Casting sand questions

You're correct - I wrote fireclay, but should have said bentonite - my poor recollection.

You can temper Petrobond with oil that the same company sells for the purpose (so you don't have to discard the blackened portion adjacent the casting) or with Peanut oil. If you don't, your PB degrades a little each time as even the non-blackened parts dry some and the whole mix bonds a little less well. You can 'mull' green sand on the floor, with your feet and a shovel and it will work every bit as well as Petrobond - except that there is no smell and it's easier to maintain.

GsT
Reminds me of Pakistan videos Lots of foot action there!
 
One thing I don't like about Petrobond is that the water bulb that you can use with green sand to shrink the sand away from the pattern for easy withdrawal of the pattern is not workable, and there is all too much breakout at the parting line of the sand, making cleaning the castings more time consuming. I was making castings for my marine compound steam engines, I made the aluminum and bronze castings, and jobbed out the iron castings to a SF bay area iron foundry, which has gotten too expensive for me; $250 for any two part mold. Found another foundry that likes cash and works much cheaper.
 
Notice how this guy puts his left foot on the mold when he pours the molten aluminum. I'm thinking that he used to do that with his right foot previously... I get the feeling that does this a lot and has his process down pat. He makes it look simple...
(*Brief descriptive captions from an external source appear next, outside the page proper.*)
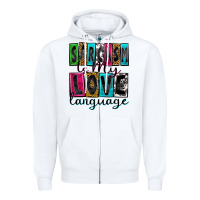 White sarcasm is my love language Zipper Hoodie - Zillion Design Studio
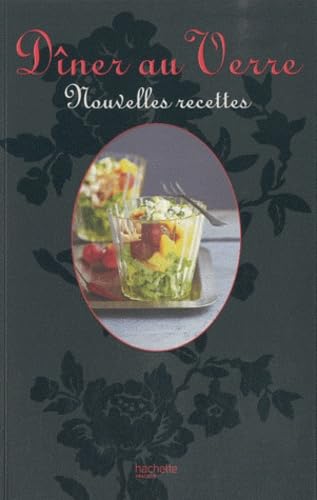 Dîner au verre: Nouvelles recettes book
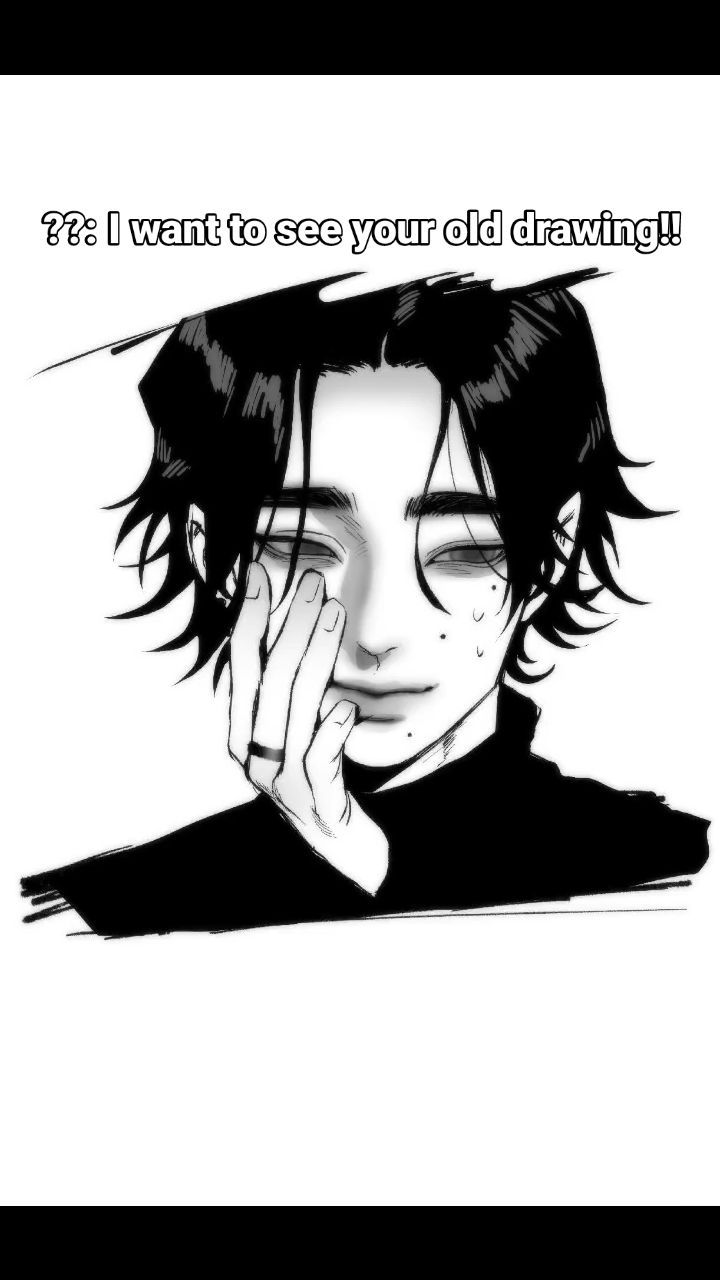 the image is a black and white illustration, possibly from an anime or manga, depicting a young man with long, dark hair. he has a somewhat melancholic expression, with his hand partially covering his face.  his eyes are expressive, conveying a sense of sadness or contemplation. he's wearing a dark turtleneck. the style is artistic and detailed, with strong contrasts between light and shadow.  text at the top reads "??: i want to see your old drawing!!" suggesting a narrative context. the overall aesthetic is stylish and emotive.
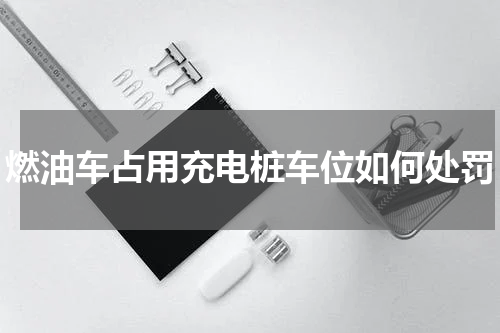 燃油车占用充电桩车位如何处罚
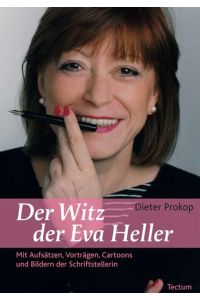 Der Witz der Eva Heller: Mit Aufsätzen, Vorträgen, Cartoons und Bildern der Schriftstellerin
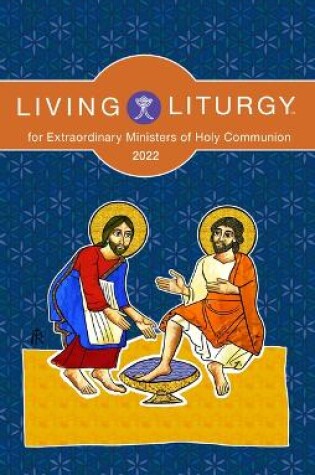 Cover of Living Liturgy(tm) for Extraordinary Ministers of Holy Communion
Much better to use flask weights than burn your feet!
 
I make greensand with fine beach sand, bentonite clay and I use 2stroke oil to mix. Works good like John said you get alittle bit of smoke but I’m ok with that.
 
They is one sand that works is cemet and sand
It is about 5% to 10% cemet to sand
It same cemet used in concrete mix.

Great for of a kind casting It was use on large machine tool casting till 1950's.

Dave
 
They is one sand that works is cemet and sand
It is about 5% to 10% cemet to sand
It same cemet used in concrete mix.

Great for of a kind casting It was use on large machine tool casting till 1950's.

Dave
What liquid do you mix with this - oil, water, etc.?
 
Check out lost foam casting. Depending on the part this might be a whole lot easier to get you started. I have made and casted with both oil bonded sand and water based sand. There is a process to get your sand right and ideally you would have a muller. Lost foam really just requires some pink house foam, some sand, and a bucket! I just cast this piece in lost foam. Yeah it has some porosity but shows the ability to cast a complex part.